• **Records for the task**:

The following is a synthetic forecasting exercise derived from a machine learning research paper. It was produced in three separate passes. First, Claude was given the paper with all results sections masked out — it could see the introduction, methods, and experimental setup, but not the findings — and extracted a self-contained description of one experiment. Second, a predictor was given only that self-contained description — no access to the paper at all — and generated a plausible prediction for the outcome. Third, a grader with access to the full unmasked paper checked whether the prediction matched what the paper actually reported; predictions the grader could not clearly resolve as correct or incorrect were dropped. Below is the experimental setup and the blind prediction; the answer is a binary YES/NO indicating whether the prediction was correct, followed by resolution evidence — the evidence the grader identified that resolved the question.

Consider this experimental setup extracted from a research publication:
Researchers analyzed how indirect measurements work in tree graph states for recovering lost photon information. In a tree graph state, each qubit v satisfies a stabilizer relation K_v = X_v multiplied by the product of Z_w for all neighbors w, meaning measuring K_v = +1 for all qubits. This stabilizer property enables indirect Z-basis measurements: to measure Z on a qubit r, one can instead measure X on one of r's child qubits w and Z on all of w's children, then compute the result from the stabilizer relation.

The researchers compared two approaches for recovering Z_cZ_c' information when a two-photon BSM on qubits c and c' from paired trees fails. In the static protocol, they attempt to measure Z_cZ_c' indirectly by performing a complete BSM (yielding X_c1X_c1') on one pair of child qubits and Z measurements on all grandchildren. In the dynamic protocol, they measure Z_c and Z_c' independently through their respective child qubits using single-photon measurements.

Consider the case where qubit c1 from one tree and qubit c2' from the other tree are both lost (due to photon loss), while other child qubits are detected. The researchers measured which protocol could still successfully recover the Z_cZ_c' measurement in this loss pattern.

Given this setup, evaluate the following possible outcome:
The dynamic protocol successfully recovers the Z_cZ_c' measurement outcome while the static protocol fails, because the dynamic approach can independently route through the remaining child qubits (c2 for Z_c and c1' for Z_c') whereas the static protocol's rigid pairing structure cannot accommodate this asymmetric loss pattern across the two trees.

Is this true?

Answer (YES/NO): YES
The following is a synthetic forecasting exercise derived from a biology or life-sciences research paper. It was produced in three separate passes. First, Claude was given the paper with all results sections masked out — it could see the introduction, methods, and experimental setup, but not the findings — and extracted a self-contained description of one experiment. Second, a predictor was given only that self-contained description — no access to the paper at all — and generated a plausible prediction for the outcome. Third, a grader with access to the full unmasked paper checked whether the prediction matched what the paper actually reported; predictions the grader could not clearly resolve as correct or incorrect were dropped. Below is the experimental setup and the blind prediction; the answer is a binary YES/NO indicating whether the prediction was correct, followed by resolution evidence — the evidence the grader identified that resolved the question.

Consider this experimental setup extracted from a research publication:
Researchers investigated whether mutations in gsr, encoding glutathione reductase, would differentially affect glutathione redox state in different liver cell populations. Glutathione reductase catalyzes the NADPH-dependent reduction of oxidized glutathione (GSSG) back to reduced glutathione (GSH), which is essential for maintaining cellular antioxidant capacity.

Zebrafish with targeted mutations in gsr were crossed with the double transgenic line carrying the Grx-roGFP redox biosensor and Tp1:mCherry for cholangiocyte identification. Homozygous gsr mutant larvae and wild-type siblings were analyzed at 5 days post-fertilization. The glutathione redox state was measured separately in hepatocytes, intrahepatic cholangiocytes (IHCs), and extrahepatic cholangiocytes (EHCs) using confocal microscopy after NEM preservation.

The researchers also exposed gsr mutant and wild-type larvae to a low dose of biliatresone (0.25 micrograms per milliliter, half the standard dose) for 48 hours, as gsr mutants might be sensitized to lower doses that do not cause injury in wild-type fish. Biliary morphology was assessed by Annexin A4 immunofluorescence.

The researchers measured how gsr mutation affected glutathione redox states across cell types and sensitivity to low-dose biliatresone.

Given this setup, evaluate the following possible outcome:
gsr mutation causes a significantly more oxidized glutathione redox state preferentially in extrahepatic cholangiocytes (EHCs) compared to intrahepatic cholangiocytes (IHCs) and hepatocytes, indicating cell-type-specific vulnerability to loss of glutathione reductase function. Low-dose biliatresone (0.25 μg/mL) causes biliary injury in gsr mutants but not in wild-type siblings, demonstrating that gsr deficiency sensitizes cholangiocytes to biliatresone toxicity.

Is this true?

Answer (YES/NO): NO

• **Work to be completed**:
Each line in the data is to be written out precisely.

• **Your response**:
The following is a synthetic forecasting exercise derived from a machine learning research paper. It was produced in three separate passes. First, Claude was given the paper with all results sections masked out — it could see the introduction, methods, and experimental setup, but not the findings — and extracted a self-contained description of one experiment. Second, a predictor was given only that self-contained description — no access to the paper at all — and generated a plausible prediction for the outcome. Third, a grader with access to the full unmasked paper checked whether the prediction matched what the paper actually reported; predictions the grader could not clearly resolve as correct or incorrect were dropped. Below is the experimental setup and the blind prediction; the answer is a binary YES/NO indicating whether the prediction was correct, followed by resolution evidence — the evidence the grader identified that resolved the question.

Consider this experimental setup extracted from a research publication:
Researchers analyzed how indirect measurements work in tree graph states for recovering lost photon information. In a tree graph state, each qubit v satisfies a stabilizer relation K_v = X_v multiplied by the product of Z_w for all neighbors w, meaning measuring K_v = +1 for all qubits. This stabilizer property enables indirect Z-basis measurements: to measure Z on a qubit r, one can instead measure X on one of r's child qubits w and Z on all of w's children, then compute the result from the stabilizer relation.

The researchers compared two approaches for recovering Z_cZ_c' information when a two-photon BSM on qubits c and c' from paired trees fails. In the static protocol, they attempt to measure Z_cZ_c' indirectly by performing a complete BSM (yielding X_c1X_c1') on one pair of child qubits and Z measurements on all grandchildren. In the dynamic protocol, they measure Z_c and Z_c' independently through their respective child qubits using single-photon measurements.

Consider the case where qubit c1 from one tree and qubit c2' from the other tree are both lost (due to photon loss), while other child qubits are detected. The researchers measured which protocol could still successfully recover the Z_cZ_c' measurement in this loss pattern.

Given this setup, evaluate the following possible outcome:
The dynamic protocol successfully recovers the Z_cZ_c' measurement outcome while the static protocol fails, because the dynamic approach can independently route through the remaining child qubits (c2 for Z_c and c1' for Z_c') whereas the static protocol's rigid pairing structure cannot accommodate this asymmetric loss pattern across the two trees.

Is this true?

Answer (YES/NO): YES
The following is a synthetic forecasting exercise derived from a biology or life-sciences research paper. It was produced in three separate passes. First, Claude was given the paper with all results sections masked out — it could see the introduction, methods, and experimental setup, but not the findings — and extracted a self-contained description of one experiment. Second, a predictor was given only that self-contained description — no access to the paper at all — and generated a plausible prediction for the outcome. Third, a grader with access to the full unmasked paper checked whether the prediction matched what the paper actually reported; predictions the grader could not clearly resolve as correct or incorrect were dropped. Below is the experimental setup and the blind prediction; the answer is a binary YES/NO indicating whether the prediction was correct, followed by resolution evidence — the evidence the grader identified that resolved the question.

Consider this experimental setup extracted from a research publication:
Researchers investigated whether mutations in gsr, encoding glutathione reductase, would differentially affect glutathione redox state in different liver cell populations. Glutathione reductase catalyzes the NADPH-dependent reduction of oxidized glutathione (GSSG) back to reduced glutathione (GSH), which is essential for maintaining cellular antioxidant capacity.

Zebrafish with targeted mutations in gsr were crossed with the double transgenic line carrying the Grx-roGFP redox biosensor and Tp1:mCherry for cholangiocyte identification. Homozygous gsr mutant larvae and wild-type siblings were analyzed at 5 days post-fertilization. The glutathione redox state was measured separately in hepatocytes, intrahepatic cholangiocytes (IHCs), and extrahepatic cholangiocytes (EHCs) using confocal microscopy after NEM preservation.

The researchers also exposed gsr mutant and wild-type larvae to a low dose of biliatresone (0.25 micrograms per milliliter, half the standard dose) for 48 hours, as gsr mutants might be sensitized to lower doses that do not cause injury in wild-type fish. Biliary morphology was assessed by Annexin A4 immunofluorescence.

The researchers measured how gsr mutation affected glutathione redox states across cell types and sensitivity to low-dose biliatresone.

Given this setup, evaluate the following possible outcome:
gsr mutation causes a significantly more oxidized glutathione redox state preferentially in extrahepatic cholangiocytes (EHCs) compared to intrahepatic cholangiocytes (IHCs) and hepatocytes, indicating cell-type-specific vulnerability to loss of glutathione reductase function. Low-dose biliatresone (0.25 μg/mL) causes biliary injury in gsr mutants but not in wild-type siblings, demonstrating that gsr deficiency sensitizes cholangiocytes to biliatresone toxicity.

Is this true?

Answer (YES/NO): NO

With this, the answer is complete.